0044 (0)1273 732 888
Blog
Why bullets won’t make your case
Author : Jacob Funnell
Posted : 21 / 04 / 16
Share this:
Bullets are designed to call out key points and help the reader scan large amounts of information. Or at least, that’s the idea.
You can start out with good intentions when you use them – you’re probably trying to make life easier for your readers. Perhaps you’re trying to create a document that’s snappy, easy to understand, and that looks clean and modern.
Unfortunately, in practice, bullet points can do the exact opposite. Endless bullets can be tedious to read. They’ve been around since the 80s, so they no longer automatically make a document look particularly modern. And when they’re used in the wrong context, they’re anything but easy to understand.
One way that using bullets can badly misfire is when the author uses them to present an argument.
The theory: When you have a complex argument or analysis to explain, bullet points are a great idea. By breaking your argument into separate bullet points, you can make it easy to understand. Your reader just takes in each idea, one by one.
The reality: This often doesn’t work, largely because of what psychologists call the illusion of transparency.
The illusion of transparency is the mistaken idea that whatever is going on in our own heads is obvious to other people. A classic demonstration of this is for one person to tap out a familiar tune (like ‘Happy birthday’ or their national anthem) with their finger and then ask another person to guess the song.
Try it for yourself. Think of a famous tune and tap it out to a friend or colleague. You will be amazed at how few people can correctly guess the song you’re tapping out – experiments find that listeners guess correctly only around 3 per cent of the time.
To you, it seems utterly obvious that you’re tapping out a well-known tune. But the listener can only hear disconnected taps.
Bullet points do exactly the same thing in writing. If you don’t explicitly draw the connections between the ideas in your writing, you can’t rely on your readers spotting the connections for themselves. The illusion of transparency reminds us that this is usually the case even when the connections between your bullet points are obvious to you.
Of course, you can draw connections in ordinary running text. Our language is full of connective words that show the relationships between ideas. These include words like ‘but’, ‘and’, ‘so’, ‘because’, ‘or’, ‘either’ and ‘instead’.
But while you can (and probably naturally would) use words like these in regular structured prose to link your ideas, bullet points strip all of them away. And without them, you can’t say – unequivocally – how ideas relate to each other. You can’t talk about how or why a particular point is important – or not.
And you can’t expect your reader to fill in the blanks between your bullet points, as they’ll often miss the links that seem obvious to you.
You may have seen whole reports, proposals or emails that are little more than a list of bullets.

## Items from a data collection
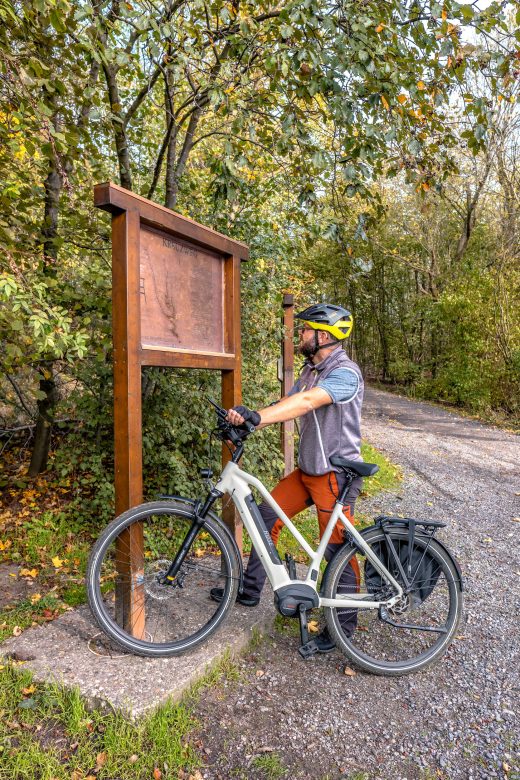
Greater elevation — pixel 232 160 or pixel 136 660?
pixel 232 160

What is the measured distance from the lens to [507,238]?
43.6 ft

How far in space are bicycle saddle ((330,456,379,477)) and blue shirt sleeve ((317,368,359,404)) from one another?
0.34 metres

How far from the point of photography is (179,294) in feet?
9.96

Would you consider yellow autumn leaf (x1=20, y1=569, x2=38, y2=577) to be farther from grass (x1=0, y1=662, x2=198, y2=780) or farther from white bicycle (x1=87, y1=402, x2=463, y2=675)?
grass (x1=0, y1=662, x2=198, y2=780)

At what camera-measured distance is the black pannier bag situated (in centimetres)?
298

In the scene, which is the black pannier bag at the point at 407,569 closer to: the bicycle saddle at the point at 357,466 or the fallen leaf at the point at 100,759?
the bicycle saddle at the point at 357,466

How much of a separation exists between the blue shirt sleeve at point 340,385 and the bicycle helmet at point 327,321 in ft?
0.73

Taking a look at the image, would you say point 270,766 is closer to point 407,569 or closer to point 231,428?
point 407,569

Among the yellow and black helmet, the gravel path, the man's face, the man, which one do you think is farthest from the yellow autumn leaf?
the yellow and black helmet

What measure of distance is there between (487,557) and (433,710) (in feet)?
8.01

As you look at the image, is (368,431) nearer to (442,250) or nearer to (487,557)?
(487,557)

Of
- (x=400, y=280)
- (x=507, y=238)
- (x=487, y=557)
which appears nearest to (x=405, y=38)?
(x=487, y=557)

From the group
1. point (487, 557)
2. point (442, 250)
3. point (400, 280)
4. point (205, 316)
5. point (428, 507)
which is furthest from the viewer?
point (400, 280)

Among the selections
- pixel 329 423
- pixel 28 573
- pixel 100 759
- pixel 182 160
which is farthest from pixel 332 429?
pixel 182 160
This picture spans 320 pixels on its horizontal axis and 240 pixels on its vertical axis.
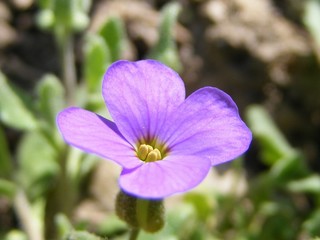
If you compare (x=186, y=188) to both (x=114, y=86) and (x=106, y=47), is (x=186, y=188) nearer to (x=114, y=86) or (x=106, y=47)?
(x=114, y=86)

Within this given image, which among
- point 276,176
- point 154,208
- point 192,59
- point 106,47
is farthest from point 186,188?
point 192,59

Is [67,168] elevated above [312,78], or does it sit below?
below

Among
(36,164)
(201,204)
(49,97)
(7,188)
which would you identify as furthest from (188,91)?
(7,188)

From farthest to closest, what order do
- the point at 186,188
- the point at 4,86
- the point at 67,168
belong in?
the point at 67,168
the point at 4,86
the point at 186,188

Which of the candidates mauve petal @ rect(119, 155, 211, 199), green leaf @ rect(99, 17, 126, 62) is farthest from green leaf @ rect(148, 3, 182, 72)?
mauve petal @ rect(119, 155, 211, 199)

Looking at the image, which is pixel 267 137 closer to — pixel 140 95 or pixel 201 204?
pixel 201 204

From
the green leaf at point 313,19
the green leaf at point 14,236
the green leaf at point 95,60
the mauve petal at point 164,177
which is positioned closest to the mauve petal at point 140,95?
the mauve petal at point 164,177

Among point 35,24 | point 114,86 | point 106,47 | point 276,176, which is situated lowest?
point 276,176
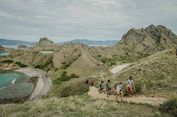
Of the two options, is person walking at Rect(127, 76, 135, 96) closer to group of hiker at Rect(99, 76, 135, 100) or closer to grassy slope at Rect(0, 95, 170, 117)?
group of hiker at Rect(99, 76, 135, 100)

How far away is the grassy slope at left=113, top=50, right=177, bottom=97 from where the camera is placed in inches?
1724

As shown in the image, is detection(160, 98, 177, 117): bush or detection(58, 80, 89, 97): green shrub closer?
detection(160, 98, 177, 117): bush

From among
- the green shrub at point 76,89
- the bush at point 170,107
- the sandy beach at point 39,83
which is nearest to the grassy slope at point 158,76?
the green shrub at point 76,89

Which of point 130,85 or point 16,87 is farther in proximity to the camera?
point 16,87

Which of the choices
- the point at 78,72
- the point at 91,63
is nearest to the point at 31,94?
the point at 78,72

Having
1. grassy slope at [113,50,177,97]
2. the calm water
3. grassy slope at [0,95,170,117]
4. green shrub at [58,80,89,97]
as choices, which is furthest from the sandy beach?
grassy slope at [0,95,170,117]

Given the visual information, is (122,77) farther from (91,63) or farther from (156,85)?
(91,63)

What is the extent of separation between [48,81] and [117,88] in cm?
7014

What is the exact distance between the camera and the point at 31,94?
8781 centimetres

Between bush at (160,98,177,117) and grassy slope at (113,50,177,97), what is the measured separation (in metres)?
7.15

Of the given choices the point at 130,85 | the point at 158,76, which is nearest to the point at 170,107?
the point at 130,85

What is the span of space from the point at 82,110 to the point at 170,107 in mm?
7842

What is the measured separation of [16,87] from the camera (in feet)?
337

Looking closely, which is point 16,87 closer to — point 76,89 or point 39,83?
point 39,83
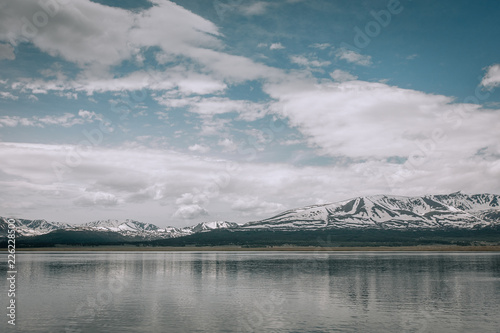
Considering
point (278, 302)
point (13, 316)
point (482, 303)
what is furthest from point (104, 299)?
point (482, 303)

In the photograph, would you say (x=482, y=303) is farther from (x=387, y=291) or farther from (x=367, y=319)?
(x=367, y=319)

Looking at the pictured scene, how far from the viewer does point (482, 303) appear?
45344mm

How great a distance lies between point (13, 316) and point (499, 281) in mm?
72826

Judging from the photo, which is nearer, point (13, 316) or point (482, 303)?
point (13, 316)

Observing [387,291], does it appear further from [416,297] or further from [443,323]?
[443,323]

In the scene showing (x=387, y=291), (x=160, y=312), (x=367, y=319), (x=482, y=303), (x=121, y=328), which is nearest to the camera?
(x=121, y=328)

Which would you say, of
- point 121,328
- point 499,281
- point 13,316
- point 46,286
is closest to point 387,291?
point 499,281

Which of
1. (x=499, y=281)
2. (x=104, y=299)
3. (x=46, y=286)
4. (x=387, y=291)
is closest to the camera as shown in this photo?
(x=104, y=299)

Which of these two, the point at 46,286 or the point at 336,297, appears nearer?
the point at 336,297

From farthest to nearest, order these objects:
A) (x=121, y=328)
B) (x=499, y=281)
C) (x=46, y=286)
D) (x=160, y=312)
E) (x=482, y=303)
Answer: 1. (x=499, y=281)
2. (x=46, y=286)
3. (x=482, y=303)
4. (x=160, y=312)
5. (x=121, y=328)

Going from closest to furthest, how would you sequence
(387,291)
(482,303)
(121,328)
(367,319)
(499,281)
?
(121,328) < (367,319) < (482,303) < (387,291) < (499,281)

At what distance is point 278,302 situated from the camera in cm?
4603

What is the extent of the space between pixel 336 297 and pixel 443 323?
16.8 m

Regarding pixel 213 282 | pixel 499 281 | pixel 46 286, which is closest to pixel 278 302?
pixel 213 282
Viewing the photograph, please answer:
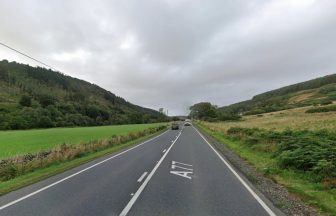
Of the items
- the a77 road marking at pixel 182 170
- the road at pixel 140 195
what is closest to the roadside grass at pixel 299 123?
the a77 road marking at pixel 182 170

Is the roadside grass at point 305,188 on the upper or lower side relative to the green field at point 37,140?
lower

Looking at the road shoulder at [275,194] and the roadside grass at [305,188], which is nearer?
the road shoulder at [275,194]

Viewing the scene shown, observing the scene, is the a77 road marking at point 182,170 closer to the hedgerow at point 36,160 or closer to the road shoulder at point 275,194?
the road shoulder at point 275,194

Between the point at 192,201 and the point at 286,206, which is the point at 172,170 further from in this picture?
the point at 286,206

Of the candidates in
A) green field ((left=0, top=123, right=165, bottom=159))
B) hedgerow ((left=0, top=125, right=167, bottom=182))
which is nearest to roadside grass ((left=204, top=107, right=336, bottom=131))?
green field ((left=0, top=123, right=165, bottom=159))

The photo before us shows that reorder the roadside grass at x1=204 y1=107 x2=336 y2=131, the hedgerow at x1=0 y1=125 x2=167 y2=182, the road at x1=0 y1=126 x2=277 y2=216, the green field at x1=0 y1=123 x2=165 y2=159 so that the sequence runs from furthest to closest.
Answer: the roadside grass at x1=204 y1=107 x2=336 y2=131 < the green field at x1=0 y1=123 x2=165 y2=159 < the hedgerow at x1=0 y1=125 x2=167 y2=182 < the road at x1=0 y1=126 x2=277 y2=216

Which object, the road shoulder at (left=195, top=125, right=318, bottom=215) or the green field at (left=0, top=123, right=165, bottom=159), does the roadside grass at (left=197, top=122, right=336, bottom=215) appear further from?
the green field at (left=0, top=123, right=165, bottom=159)

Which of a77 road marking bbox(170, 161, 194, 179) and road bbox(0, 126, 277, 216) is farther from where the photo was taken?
a77 road marking bbox(170, 161, 194, 179)

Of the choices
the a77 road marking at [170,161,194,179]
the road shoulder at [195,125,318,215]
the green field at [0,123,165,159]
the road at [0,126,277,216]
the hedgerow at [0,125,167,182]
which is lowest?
the road shoulder at [195,125,318,215]

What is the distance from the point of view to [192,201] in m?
8.81

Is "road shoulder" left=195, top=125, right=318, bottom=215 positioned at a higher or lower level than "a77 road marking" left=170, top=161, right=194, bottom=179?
lower

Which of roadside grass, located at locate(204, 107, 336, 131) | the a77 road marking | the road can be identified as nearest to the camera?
the road

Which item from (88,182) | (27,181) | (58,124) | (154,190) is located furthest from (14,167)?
(58,124)

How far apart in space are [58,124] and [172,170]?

## Exercises
a: In the blog post on bullet points, copy the passage from "Unfortunately, in practice, bullet" up to and including "present an argument.".
b: According to the blog post on bullet points, how often do listeners correctly guess a tapped-out tune in experiments?
c: Pick up the blog post on bullet points after its final sentence and keep writing.

## Expected responses
a:
Unfortunately, in practice, bullet points can do the exact opposite. Endless bullets can be tedious to read. They’ve been around since the 80s, so they no longer automatically make a document look particularly modern. And when they’re used in the wrong context, they’re anything but easy to understand.
One way that using bullets can badly misfire is when the author uses them to present an argument.

b: Only around 3 per cent of the time.

c:
The fact is, sometimes we might reach for bullet points as an alternative to fully planning out what it is we’re trying to say. It can be tempting, especially under time pressure, to try to skip over this part of the process and leave our reader to put the pieces together.
But simply laying out a list of facts in bullet points does not by itself constitute a document, or an analysis, or a summary – it’s just a shortcut to nowhere. Documents like that never do your expertise and analysis justice, and they’re very unlikely to leave the reader informed, persuaded or happy.
Instead, you need to make sure you do the work to assemble your argument first. If you start by being clear in your own mind what the connections are, you can then make these clear to your reader – and be sure they’ll get your point.
This post is taken from a larger lesson about the perils of misused bullet points (and better alternatives) in our online-learning programme, Emphasis 360. The programme is designed to transform your writing step by step in practical, bite-sized lessons. You can try out the online course for free here.
Image credit: hin255 / Shutterstock
Advice and tips (156)
Grammar (60)
Choose your words wisely (46)
Plain English (25)
Uncategorised (24)
Psychology and linguistics (24)
Language abuse (21)
60-second fix (21)
Reader-centred writing (17)
Technology (15)
Online and social media (15)
Punctuation (15)
Jargon (12)
Spellings (12)
News from Emphasis (12)
Presentations and speeches (10)
Podcast (10)
Report writing (10)
International issues (10)
Technical writing (9)
Design and formatting (9)
Courses for companies (8)
Letters and CVs (7)
Numbers and finance (6)
Graduates (6)
Quizzes (6)
Customer relations (6)
Videos (5)
Literacy and education (5)
Style guide (4)
Proofreading (4)
Legal writing (4)
Advertising (4)
Development of English (4)
Twitter (4)
Partners (3)
MCA (3)
Email (3)
Wordplay (3)
Writing news stories (3)
Team leaders and managers (2)
Editing (2)
FAQ (2)
Artificial intelligence (2)
Conferences and exhibitions (2)
Pitches and proposals (2)
PDF downloads (2)
Book reviews (1)
webinars (1)
Learning and development (1)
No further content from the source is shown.